**Given text:**
Brown v. The Union Pacific Railroad Company

Decision Date12 February 1910
Docket Number16,313
PartiesELARANDA A. J. BROWN et al., Appellants, v. THE UNION PACIFIC RAILROAD COMPANY, Appellee
CourtKansas Supreme Court

Decided January, 1910.

Appeal from Dickinson district court; OSCAR L. MOORE, judge.

Judgment affirmed.

SYLLABUS

SYLLABUS BY THE COURT.

RAILROADS--Injury to Passenger--Proof of Negligence. To sustain an action for damages occasioned by the alleged negligence of another it is necessary for the claimant not only to show that the injury occurred, but to produce sufficient evidence to show prima facie that such injury occurred through the fault of the other. It is not sufficient to show circumstances which would indicate that the other party might have been guilty of negligence, especially when the evidence furnished suggests with equal force that the injury might have resulted without fault on the part of the other party.

E. C Little, for the appellants.

R. W. Blair, H. A. Scandrett, and B. W. Scandrett, for the appellee.

OPINION

SMITH, J.:

This action was brought by the appellants, as next of kin, to recover from the appellee damages for the alleged killing of John Brown, who was the husband of Elaranda A. J. Brown and father of the other appellant. The petition of the appellants sufficiently alleged negligence as the proximate cause of the death. The appellee answered by a general denial and an allegation of contributory negligence. At the trial a jury was impaneled and the appellants introduced their evidence. The appellee demurred to the evidence as insufficient to sustain a cause of action, and this demurrer was sustained and judgment rendered against the appellants for costs.

**Entries shown:**
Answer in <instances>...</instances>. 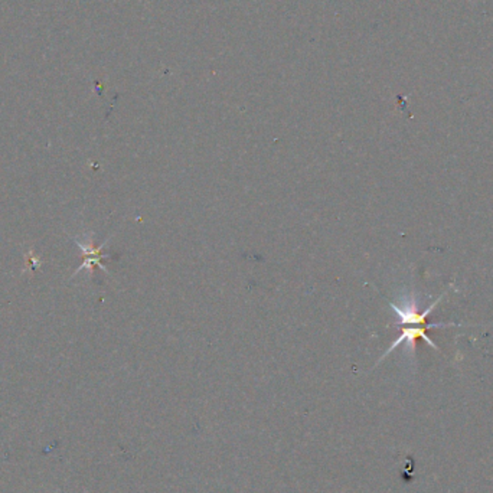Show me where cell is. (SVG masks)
<instances>
[{"label": "cell", "instance_id": "cell-2", "mask_svg": "<svg viewBox=\"0 0 493 493\" xmlns=\"http://www.w3.org/2000/svg\"><path fill=\"white\" fill-rule=\"evenodd\" d=\"M75 243H76L78 247H80V248L84 251L86 258H84V263H83L80 267H78V270L74 273V276H76L78 273H81L83 270L91 271L94 266H98L104 273H109L107 269H106V266L102 264V258H107V255H104V254H102V248H104V245H106V244L109 243V240L104 241L102 245H100V247H94L90 240H87V241H80L78 238H75Z\"/></svg>", "mask_w": 493, "mask_h": 493}, {"label": "cell", "instance_id": "cell-1", "mask_svg": "<svg viewBox=\"0 0 493 493\" xmlns=\"http://www.w3.org/2000/svg\"><path fill=\"white\" fill-rule=\"evenodd\" d=\"M454 326H461L459 323H430L428 326H404L403 327V332L401 335L397 337V339L393 342V345L388 348V351L379 358L378 363H381L389 353L394 352L400 345L405 344L410 349V352H412L415 349V342H417L419 339H423L426 344H428L435 351H440V348L437 346V344H434L428 335H427V330L428 329H434V327H454ZM377 363V365H378Z\"/></svg>", "mask_w": 493, "mask_h": 493}]
</instances>
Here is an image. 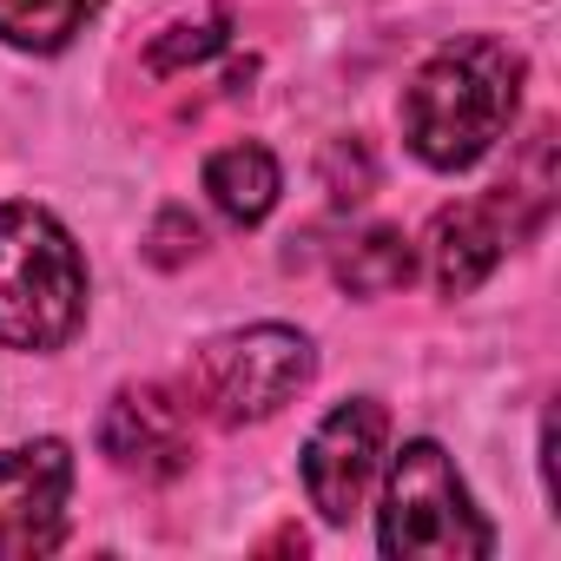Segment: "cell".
Masks as SVG:
<instances>
[{
  "label": "cell",
  "mask_w": 561,
  "mask_h": 561,
  "mask_svg": "<svg viewBox=\"0 0 561 561\" xmlns=\"http://www.w3.org/2000/svg\"><path fill=\"white\" fill-rule=\"evenodd\" d=\"M522 100V54L469 34L449 41L443 54H430L403 93V139L423 165L436 172H469L476 159H489V146L508 133Z\"/></svg>",
  "instance_id": "cell-1"
},
{
  "label": "cell",
  "mask_w": 561,
  "mask_h": 561,
  "mask_svg": "<svg viewBox=\"0 0 561 561\" xmlns=\"http://www.w3.org/2000/svg\"><path fill=\"white\" fill-rule=\"evenodd\" d=\"M87 324V257L47 205H0V344L60 351Z\"/></svg>",
  "instance_id": "cell-2"
},
{
  "label": "cell",
  "mask_w": 561,
  "mask_h": 561,
  "mask_svg": "<svg viewBox=\"0 0 561 561\" xmlns=\"http://www.w3.org/2000/svg\"><path fill=\"white\" fill-rule=\"evenodd\" d=\"M377 541L397 561H482L495 548V528L469 502V482L456 476L449 449L416 436V443H403L390 456Z\"/></svg>",
  "instance_id": "cell-3"
},
{
  "label": "cell",
  "mask_w": 561,
  "mask_h": 561,
  "mask_svg": "<svg viewBox=\"0 0 561 561\" xmlns=\"http://www.w3.org/2000/svg\"><path fill=\"white\" fill-rule=\"evenodd\" d=\"M318 377V351L291 324H244L192 351L185 364V410L238 430L277 416L305 383Z\"/></svg>",
  "instance_id": "cell-4"
},
{
  "label": "cell",
  "mask_w": 561,
  "mask_h": 561,
  "mask_svg": "<svg viewBox=\"0 0 561 561\" xmlns=\"http://www.w3.org/2000/svg\"><path fill=\"white\" fill-rule=\"evenodd\" d=\"M383 449H390V410L377 397L337 403L305 443V495H311V508L324 522H351L370 502L377 476H383Z\"/></svg>",
  "instance_id": "cell-5"
},
{
  "label": "cell",
  "mask_w": 561,
  "mask_h": 561,
  "mask_svg": "<svg viewBox=\"0 0 561 561\" xmlns=\"http://www.w3.org/2000/svg\"><path fill=\"white\" fill-rule=\"evenodd\" d=\"M67 495H73V449L60 436L0 456V561L54 554L67 535Z\"/></svg>",
  "instance_id": "cell-6"
},
{
  "label": "cell",
  "mask_w": 561,
  "mask_h": 561,
  "mask_svg": "<svg viewBox=\"0 0 561 561\" xmlns=\"http://www.w3.org/2000/svg\"><path fill=\"white\" fill-rule=\"evenodd\" d=\"M100 449L113 456V469L139 476V482H165L192 462V423L185 403L159 383H126L113 390L106 416H100Z\"/></svg>",
  "instance_id": "cell-7"
},
{
  "label": "cell",
  "mask_w": 561,
  "mask_h": 561,
  "mask_svg": "<svg viewBox=\"0 0 561 561\" xmlns=\"http://www.w3.org/2000/svg\"><path fill=\"white\" fill-rule=\"evenodd\" d=\"M515 231H522V225L508 218V198H502V192H489V198H462V205H443L436 225H430V244H423L436 291H443V298H469L482 277L502 264V251H508Z\"/></svg>",
  "instance_id": "cell-8"
},
{
  "label": "cell",
  "mask_w": 561,
  "mask_h": 561,
  "mask_svg": "<svg viewBox=\"0 0 561 561\" xmlns=\"http://www.w3.org/2000/svg\"><path fill=\"white\" fill-rule=\"evenodd\" d=\"M205 192L231 225H257V218H271L277 192H285V172H277V159L264 146L244 139V146H225L205 159Z\"/></svg>",
  "instance_id": "cell-9"
},
{
  "label": "cell",
  "mask_w": 561,
  "mask_h": 561,
  "mask_svg": "<svg viewBox=\"0 0 561 561\" xmlns=\"http://www.w3.org/2000/svg\"><path fill=\"white\" fill-rule=\"evenodd\" d=\"M416 277V257H410V238L390 231V225H370L364 238H351L337 251V285L351 298H383V291H403Z\"/></svg>",
  "instance_id": "cell-10"
},
{
  "label": "cell",
  "mask_w": 561,
  "mask_h": 561,
  "mask_svg": "<svg viewBox=\"0 0 561 561\" xmlns=\"http://www.w3.org/2000/svg\"><path fill=\"white\" fill-rule=\"evenodd\" d=\"M106 0H0V41L21 54H60Z\"/></svg>",
  "instance_id": "cell-11"
},
{
  "label": "cell",
  "mask_w": 561,
  "mask_h": 561,
  "mask_svg": "<svg viewBox=\"0 0 561 561\" xmlns=\"http://www.w3.org/2000/svg\"><path fill=\"white\" fill-rule=\"evenodd\" d=\"M225 47H231V14L218 8V14H205V21L165 27V34L152 41L146 67H152V73H179V67H198V60H211V54H225Z\"/></svg>",
  "instance_id": "cell-12"
}]
</instances>
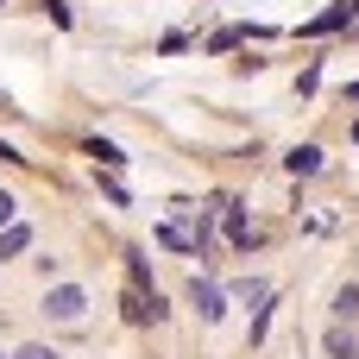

**To do:** In the court opinion, how did the trial court rule on the appellee's demurrer to the evidence? The items are separate material and have no connection to the court opinion.

**Correct output:** It sustained the demurrer and rendered judgment against the appellants for costs.